Firstly, every thread in the block reads its own ((sI + ypI) + 4(x+i)) but they all put it in  of the shared memory array. You dont syncthread after so im not even sure whats goin to happen there. What you probably want is to store in [threadIdx.x] or if youre treating one pixel in your loop at the time, then you only want threadIdx.x==0 to LOAD the data into shared memory, im not sure which one youre trying to achieve.
Also, youre reading s_data_pixelInput1 and  but they have not been loaded as far as i can tell and there is definitely no syncthread before the reads.
convolutionResultR,G,B are shared… im not sure why. you most likely want each thread (one thread per pixel?) to perform its own convolution? If so, those variables should be private to the thread. Same for s_data_R,G,B
Well that’s a typo, should be [tid] indeed ;) Don’t know how that  came there
Well what I want to achief is that every pixel is read with one thread and then perform a convolution on each part of that pixel (R,G,B). The reason that convolutionResultR,G,B are shared is because I have to make sure my program is as fast as possible, I avoid reads into global ;)
That’s why I use the dynamically allocated shared memory. If I use the method like in the first example, I still read from my global memory with this pointer:
You need a syncthread after that load in s_data_Input[tid] = ((sI + ypI) + 4(x+i)); since after that, all threads of the block will need the elements in shared memory.
convolutionResultR,G,B cannot be shared as they are … private(!) to a given pixel, therefore thread. If you declare them without the shared qualifier they will be put into registers, which is just as fast. You just have way too many shared qualifiers in there and you seem to have missed the fact that there is also a register file. Its not just global mem or shared mem, its global mem, shared mem and registers.
So what you want to do is load all the pixels of a block in the shared array (before your loop) and then do all the computations for one pixel using registers AND the values that you have loaded in the shared mem. That way, every pixel is only read once from global memory, which is what you want to achieve. Well, somewhat, more on that later!
Also, since KERNELRADIUS seems to be a #define, you dont even need to use dynamically allocated shared memory. You can use statically allocated shared memory.
A simple shared float sharedPixels[KERNELRADIUS] would do. As bigmac has already stated.
Now, another problem of your approach is that you cannot only load KERNELRADIUS values in shared memory, since those values are what is needed by 1 pixel, but the pixel next to it will also need a column of pixel you have not loaded into shared memory.
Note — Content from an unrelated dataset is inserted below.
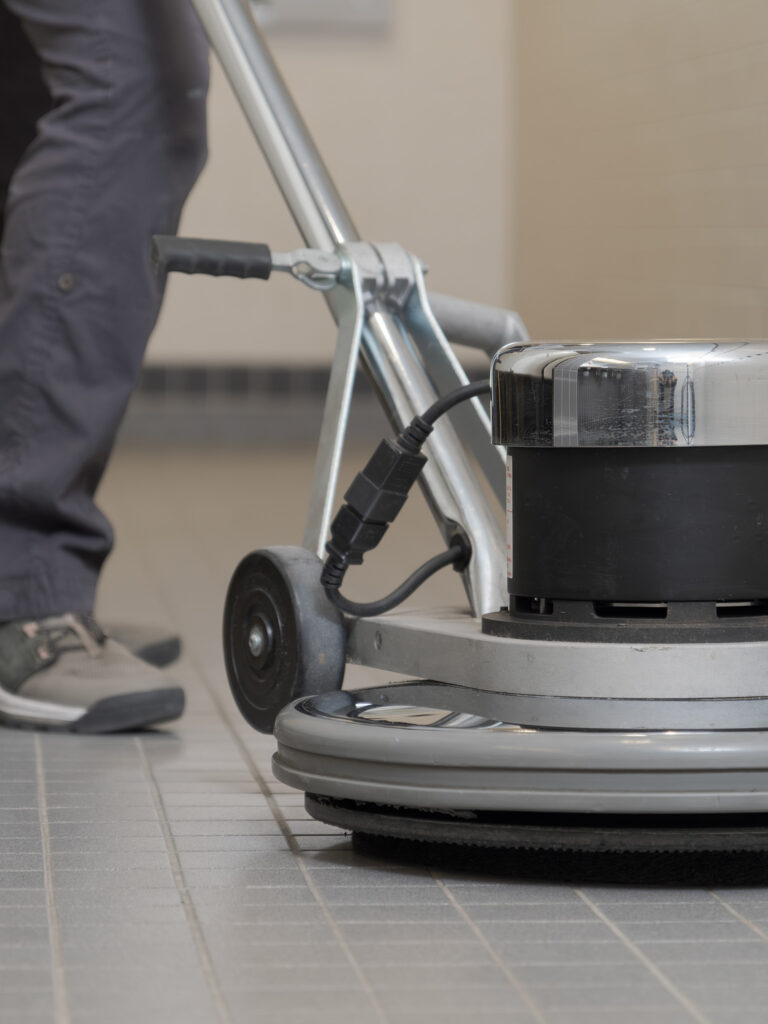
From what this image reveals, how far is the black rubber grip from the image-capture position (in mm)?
1379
You could load (KERNELRADIUS*2) values into shared memory, that way you could treat KERNELRADIUS pixels using that shared array.
The only thing I still need to know is how to get the separate values of the R, G, B and A float out of my array?
Now the full pixel is loaded into s_data_Input[tid] doing:
s_data_Input[tid] = ((sI + y*pI) + 4*(x+i));
Knowing that 1 pixel contains 4 floats representing R, G, B and A, I need pixel that corresponds with R, pixel that corresponds with G, pixel that corresponds with B and finally pixel that corresponds with A.